**WRITTEN PROBLEM:** Copy all of the records below word for word, leaving out the pictures.
-=-=-=-=-
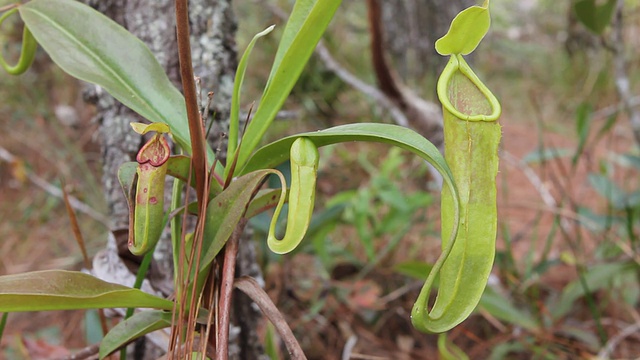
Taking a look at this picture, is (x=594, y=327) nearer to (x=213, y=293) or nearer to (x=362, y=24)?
(x=213, y=293)

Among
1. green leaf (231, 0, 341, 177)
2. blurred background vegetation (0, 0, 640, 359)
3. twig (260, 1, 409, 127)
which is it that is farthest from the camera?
twig (260, 1, 409, 127)

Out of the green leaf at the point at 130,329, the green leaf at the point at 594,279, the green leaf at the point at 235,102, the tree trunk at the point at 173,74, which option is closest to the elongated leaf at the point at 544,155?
the green leaf at the point at 594,279

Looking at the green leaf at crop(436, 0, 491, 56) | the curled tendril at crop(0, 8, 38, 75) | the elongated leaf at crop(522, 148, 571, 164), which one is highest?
the curled tendril at crop(0, 8, 38, 75)

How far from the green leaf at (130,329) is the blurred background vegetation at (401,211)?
30 cm

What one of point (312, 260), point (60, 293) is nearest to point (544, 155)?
point (312, 260)

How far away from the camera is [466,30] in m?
0.52

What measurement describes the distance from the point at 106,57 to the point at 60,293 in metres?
0.33

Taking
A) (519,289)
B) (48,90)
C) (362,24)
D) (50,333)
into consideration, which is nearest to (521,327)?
(519,289)

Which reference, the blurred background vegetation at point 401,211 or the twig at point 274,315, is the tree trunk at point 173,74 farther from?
the twig at point 274,315

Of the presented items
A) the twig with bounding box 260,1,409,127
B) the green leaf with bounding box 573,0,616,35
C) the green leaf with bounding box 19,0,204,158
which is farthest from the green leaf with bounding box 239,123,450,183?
the twig with bounding box 260,1,409,127

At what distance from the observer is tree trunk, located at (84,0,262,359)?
86 cm

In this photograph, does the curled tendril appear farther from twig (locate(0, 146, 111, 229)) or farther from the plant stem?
twig (locate(0, 146, 111, 229))

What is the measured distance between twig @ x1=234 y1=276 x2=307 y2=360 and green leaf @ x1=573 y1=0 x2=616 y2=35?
1.12m

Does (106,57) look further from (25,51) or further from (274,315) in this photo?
(274,315)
-=-=-=-=-
**SOLUTION FOR THIS TASK:**
Taking a look at this picture, is (x=594, y=327) nearer to (x=213, y=293) or nearer to (x=362, y=24)?
(x=213, y=293)

Among
1. green leaf (231, 0, 341, 177)
2. blurred background vegetation (0, 0, 640, 359)
3. twig (260, 1, 409, 127)
which is it that is farthest from the camera?
twig (260, 1, 409, 127)

Out of the green leaf at the point at 130,329, the green leaf at the point at 594,279, the green leaf at the point at 235,102, the tree trunk at the point at 173,74, which option is closest to the elongated leaf at the point at 544,155?
the green leaf at the point at 594,279

Looking at the green leaf at crop(436, 0, 491, 56) | the curled tendril at crop(0, 8, 38, 75) | the elongated leaf at crop(522, 148, 571, 164), which one is highest?
the curled tendril at crop(0, 8, 38, 75)

How far from the green leaf at (130,329) is the blurred background vegetation at (401,211)?
30 cm

What one of point (312, 260), point (60, 293) is nearest to point (544, 155)?
point (312, 260)

How far away from the camera is [466,30] in m?
0.52

What measurement describes the distance from the point at 106,57 to the point at 60,293 in metres?
0.33

Taking
A) (519,289)
B) (48,90)
C) (362,24)
D) (50,333)
into consideration, which is nearest to (521,327)?
(519,289)

Which reference, the blurred background vegetation at point 401,211 or the twig at point 274,315, is the tree trunk at point 173,74 farther from?
the twig at point 274,315

Of the presented items
A) the twig with bounding box 260,1,409,127
B) the green leaf with bounding box 573,0,616,35
C) the green leaf with bounding box 19,0,204,158
which is farthest from the green leaf with bounding box 239,123,450,183?
the twig with bounding box 260,1,409,127

At what distance from the observer is tree trunk, located at (84,0,262,359)?
86 cm

In this photograph, does the curled tendril appear farther from twig (locate(0, 146, 111, 229)) or farther from the plant stem?
twig (locate(0, 146, 111, 229))

What is the measured distance between twig @ x1=234 y1=276 x2=307 y2=360 and green leaf @ x1=573 y1=0 x2=616 y2=35?
1.12m

Does (106,57) look further from (25,51) or further from (274,315) in this photo?
(274,315)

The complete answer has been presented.